Bosna-Hersek Müslümanların direnişlerine Müslüman halklar grubu sahip çıktı. İslam dünyasının muhtelif bölgelerinden gençler direnişçiler soykırıma dur demek için ülkeye gitti. Direniş ve savaş aynı zamanda Bosna-Hersek Müslümanları arasında İslami bilinçlenmenin artmasını da sağladı. Ancak ülke yönetimleri Bosna-hersek Müslümanlarını büyük ölçüde yalnız bıraktılar. Buna ek olarak Avrupa ve ABD, ezilen ve katliamlara maruz kalan Bosna-Hersek halkına hiçbir şekilde destek çıkmadı. Katliamın son raddesine vardığı sırada da Sırpların isteklerini kabul etmeleri için Müslümanlara baskı yaptılar. İşte bu siyasi baskılar ve eşit olmayan savaş şartları karşısında İzzet Begoviç, önüne konulan anlaşmayı kabul etmiştir. Çünkü savaşın devam etmediğini Bosna-Hersek Müslümanlarını tam bir soykırımla karşı karşıya gelmeleri gibi sonucun doğmasına sebep olabileceğini düşünüyordu. Neticede 1995’te ABD tarafından dayatılan Dayton Anlaşması’nın imzalanmasıyla savaş sona erdi. Anlaşma Bosna-Hersek topraklarının %51’ ini Müslümanlarına ve Hıristiyan Hırvatlara %49’ unu da Bosna-Hersek Sırplarına veriyordu. Bosna-Hersek Savaşı, ABD ve Avrupa’nın haçlı kimliğini bir kez daha gözler önüne sermiştir. Bunu bizzat Avrupalı tarihçiler ve yorumcular da itiraf etmiş ve bu savaşta Batılıların 19. Yüzyıldaki sömürgeci kimliklerine geri döndüklerine dikkat çekmişlerdir.

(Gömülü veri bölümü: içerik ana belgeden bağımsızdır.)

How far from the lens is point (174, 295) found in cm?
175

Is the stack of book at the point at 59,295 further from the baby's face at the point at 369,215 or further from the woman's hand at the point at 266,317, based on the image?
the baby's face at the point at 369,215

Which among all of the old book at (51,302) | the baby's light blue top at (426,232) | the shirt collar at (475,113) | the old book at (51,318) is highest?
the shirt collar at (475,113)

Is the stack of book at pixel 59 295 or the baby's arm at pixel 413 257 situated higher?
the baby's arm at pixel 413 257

Dayton Anlaşması’nın imzalanmasından sonra 1996’da yapılan seçimlerde üçlü başkanlık konseyine seçildi. Devlet başkanlığı dönemi boyunca uluslararası gücün baskılarına karşı çıkan İzzetbegoviç, 2000 yılında sağlık sorunlarını gerekçe göstererek başkanlık görevinden istifa etti. Aliya İzzetbegoviç entelektüel, eylem adamı, siyasetçi, özgürlük savaşçısı ve düşünür kimliği ile halkına öncülük etmiş bir isimdir.

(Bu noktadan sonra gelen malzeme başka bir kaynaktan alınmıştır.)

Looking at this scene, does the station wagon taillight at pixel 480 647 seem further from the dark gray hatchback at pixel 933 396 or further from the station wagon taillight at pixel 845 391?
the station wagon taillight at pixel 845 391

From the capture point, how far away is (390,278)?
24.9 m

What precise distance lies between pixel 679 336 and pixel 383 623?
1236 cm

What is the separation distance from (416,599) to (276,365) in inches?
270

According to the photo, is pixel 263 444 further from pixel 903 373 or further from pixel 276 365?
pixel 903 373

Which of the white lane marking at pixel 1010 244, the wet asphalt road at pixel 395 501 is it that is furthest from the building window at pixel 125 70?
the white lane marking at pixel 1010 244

Cesur, inançlı, azimli mücadelesi ve bilge-zahid kişiliğiyle haklılığını her zeminde haykırarak, güçlü ve şahsiyetli bir örneklik ortaya koyan Aliya İzzetbegoviç, bu özellikleriyle İslam Dünyasında yeni bir lider prototipinin öncüsü oldu. Son derece güçlü entelektüel birikiminin yanında eylem adamı kişiliğini de gösterebilen Aliya İzzetbegoviç 2003 yılında vefat etti.